The issue is not that the cheap tripods don't last long or have limited functionality (that is expected), they simply do not work full stop. Frame your scene and tighten the head with any lens like the 70-400 and the head will collapse under the weight and point downwards several degrees from your framed position, ruining your composition. With skill you can try to compensate by framing above your intended final composition and let the slack in the head slide the frame back into the correct view. I found with these cheap nasty tripods that leaving the head locked as tightly as you can and simply using the legs to change the framing is the easiest method, you have to do it by trial and error because you can't look through the viewfinder while you are doing this.
Then when you take the photo you find soft blurred images because at 400mm on a crop body the finest vibrations become highly visible. Exposure delay and a remote become critical rather than just a good idea, god help you if there is so much as a breeze or pigeon farts 2 miles away. You can try to improve things by using your 4 piece legs as 3 piece legs so your 3kg of camera gear is not supported by the tiniest pieces of thin aluminum. A heavy bag hung underneath at least stops a sneezing Japanese tourist knocking over the setup from 50ft but there is still a load of vibration.
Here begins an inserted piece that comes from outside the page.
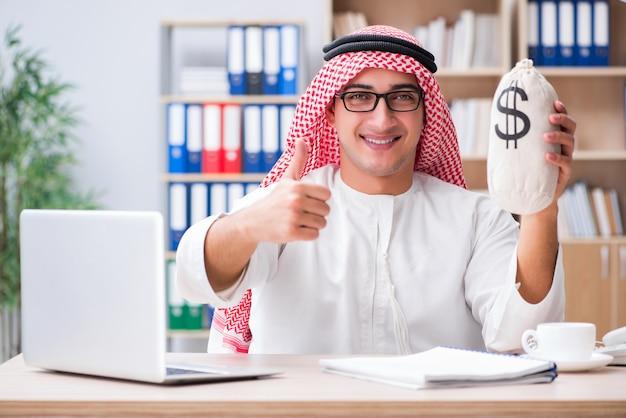 若いアラブのビジネスマン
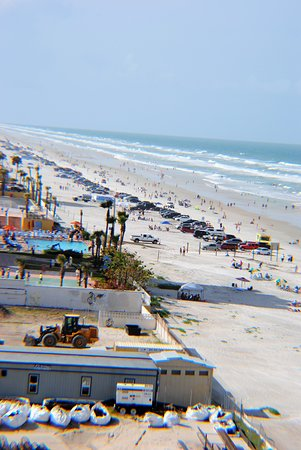Daytona Beach Regency Driving Parking On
A heavy bean bag resting on top of the lens can only absorb so much vibration.
It really doesn't take long before such tripods are relegated to holding a flash or supporting your home grown garden tomatoes.
The more expensive 100-200 tripods are immensely better, but suffer most of the same problems to less extents. The difference is you paid 200 quid instead of 30. If you go for the very heavy steel tripods in the 200 range you can find some very stable setups that are not very practical outside a studio. Cheap Alu and carbon fiber tripods act as resonant frequency magnifiers for the inherent vibrations and are to be avoided like the plague.
You can choose 2 of cheap, lightweight, stable. Tripods that are not stable are useless so you really have a choice of cheaper (but not very cheap) and heavy, or expensive and lighter (but not too light as there is a minimum of strength and weight needed to be effective).